Work order: Copy everything in the records exactly; the pictures stay out.

Records shown below:

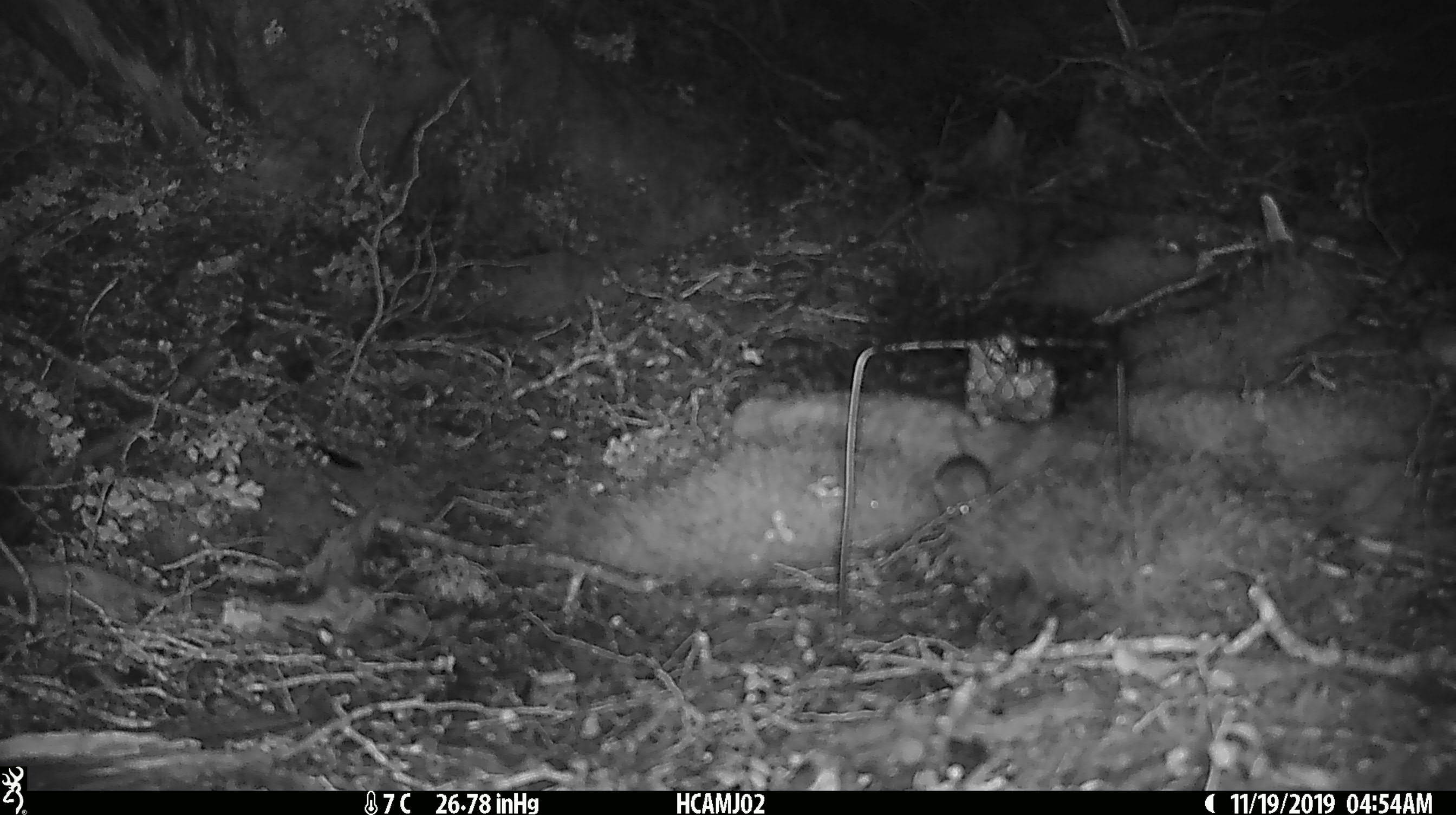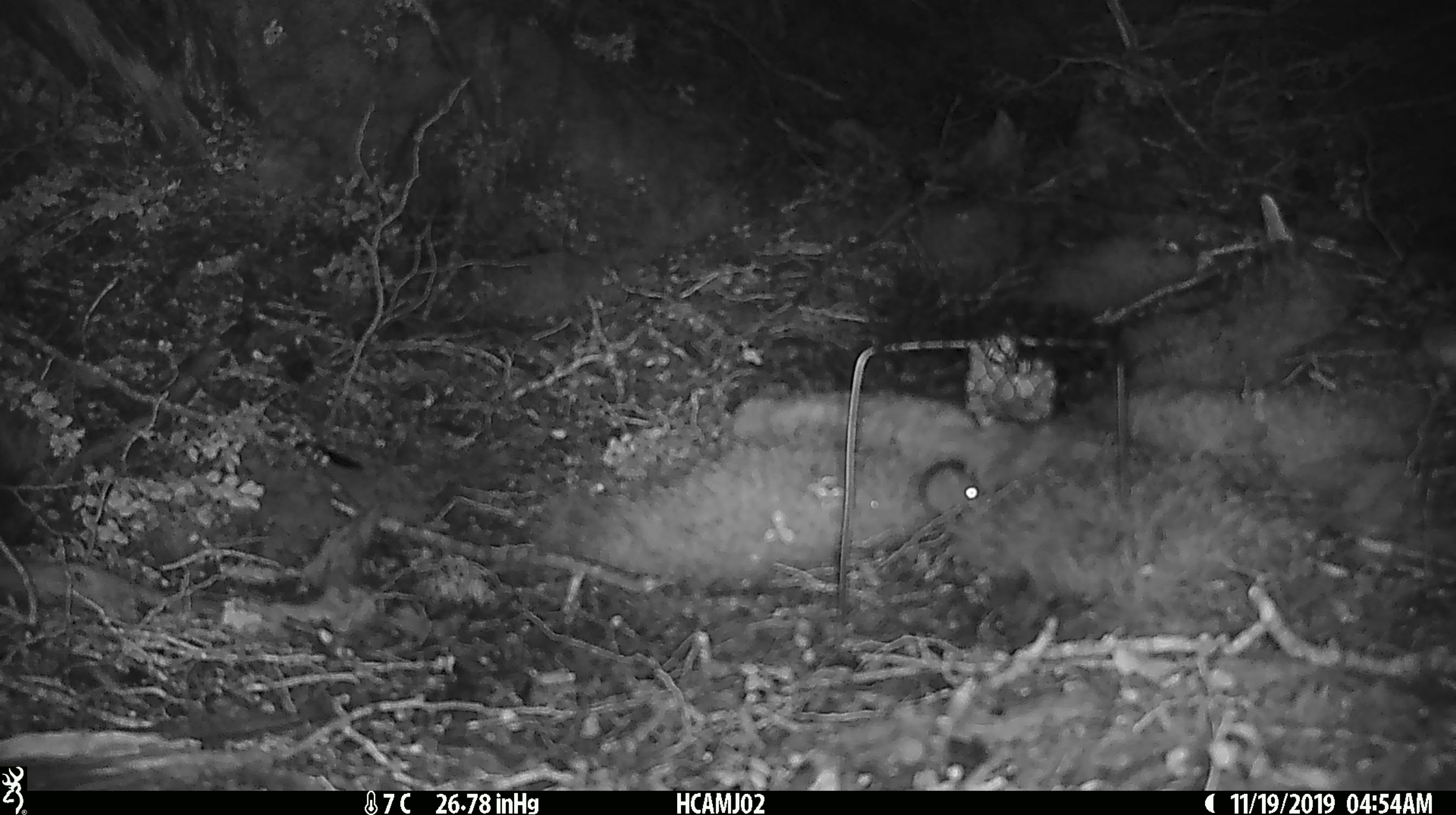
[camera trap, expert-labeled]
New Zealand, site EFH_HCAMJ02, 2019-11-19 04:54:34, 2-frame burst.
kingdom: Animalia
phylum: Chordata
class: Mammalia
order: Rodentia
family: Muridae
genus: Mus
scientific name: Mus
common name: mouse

End of Records shown.

Answer section:
[camera trap, expert-labeled]
New Zealand, site EFH_HCAMJ02, 2019-11-19 04:54:34, 2-frame burst.
kingdom: Animalia
phylum: Chordata
class: Mammalia
order: Rodentia
family: Muridae
genus: Mus
scientific name: Mus
common name: mouse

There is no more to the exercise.